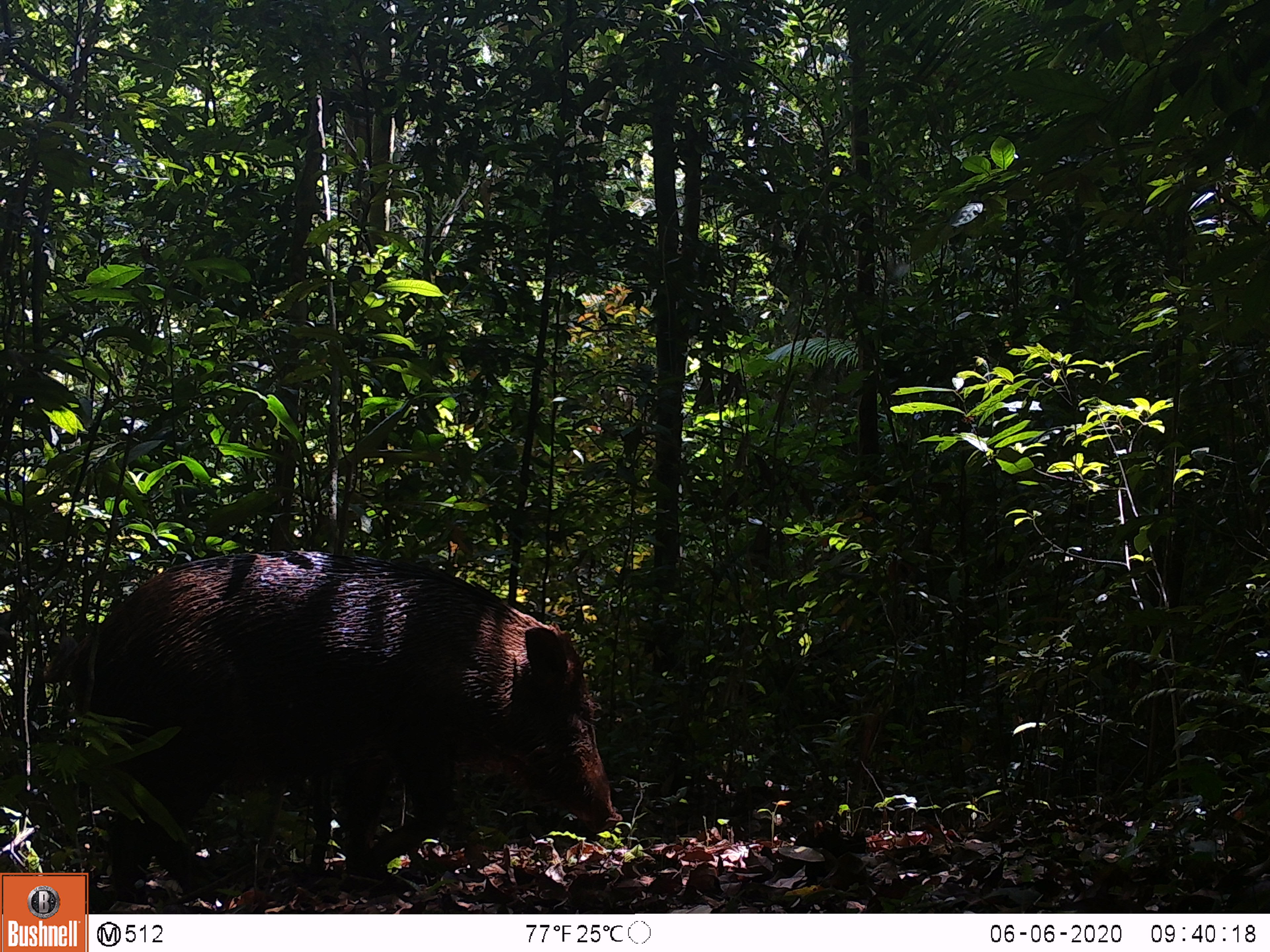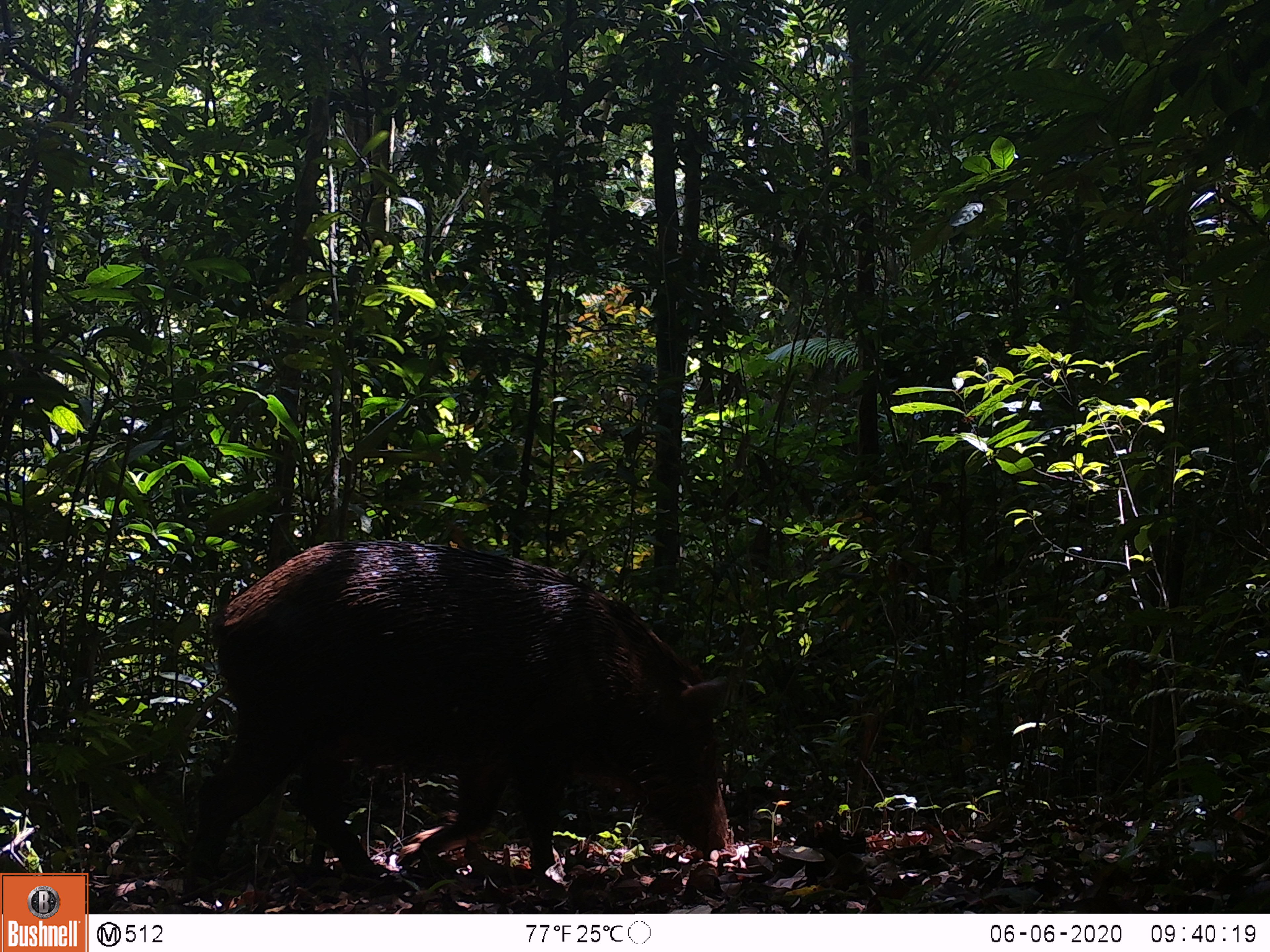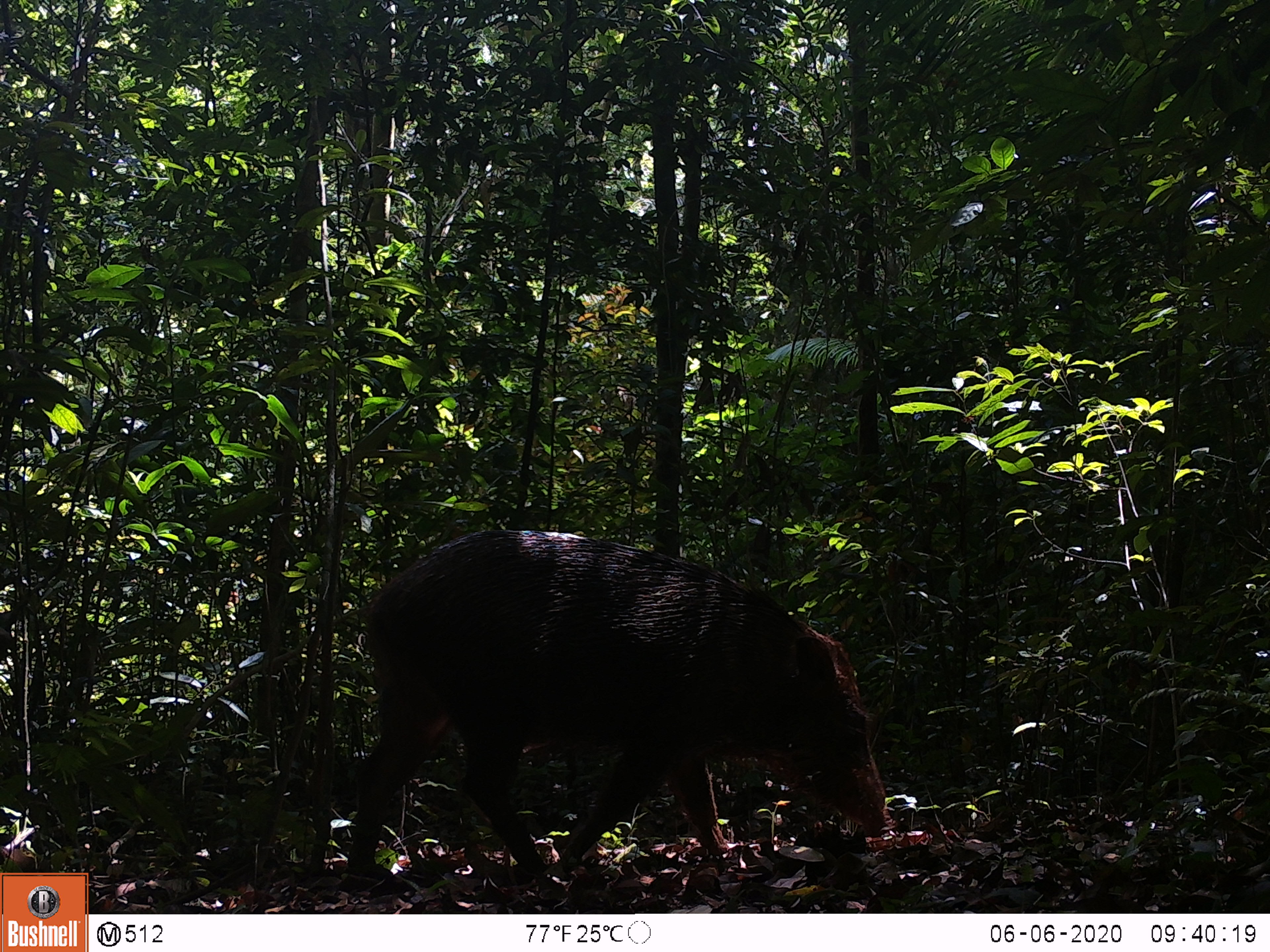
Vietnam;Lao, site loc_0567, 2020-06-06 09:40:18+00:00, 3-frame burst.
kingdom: Animalia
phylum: Chordata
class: Mammalia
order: Artiodactyla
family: Suidae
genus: Sus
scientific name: Sus scrofa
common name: eurasian wild pig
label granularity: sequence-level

---

▶ _Instructions to follow_
All lines from the one that holds "phylum: Chordata" to the end of the entries above must be transcribed exactly, both ends included, and no others.

▶ _Output of the exercise_
phylum: Chordata
class: Mammalia
order: Artiodactyla
family: Suidae
genus: Sus
scientific name: Sus scrofa
common name: eurasian wild pig
label granularity: sequence-level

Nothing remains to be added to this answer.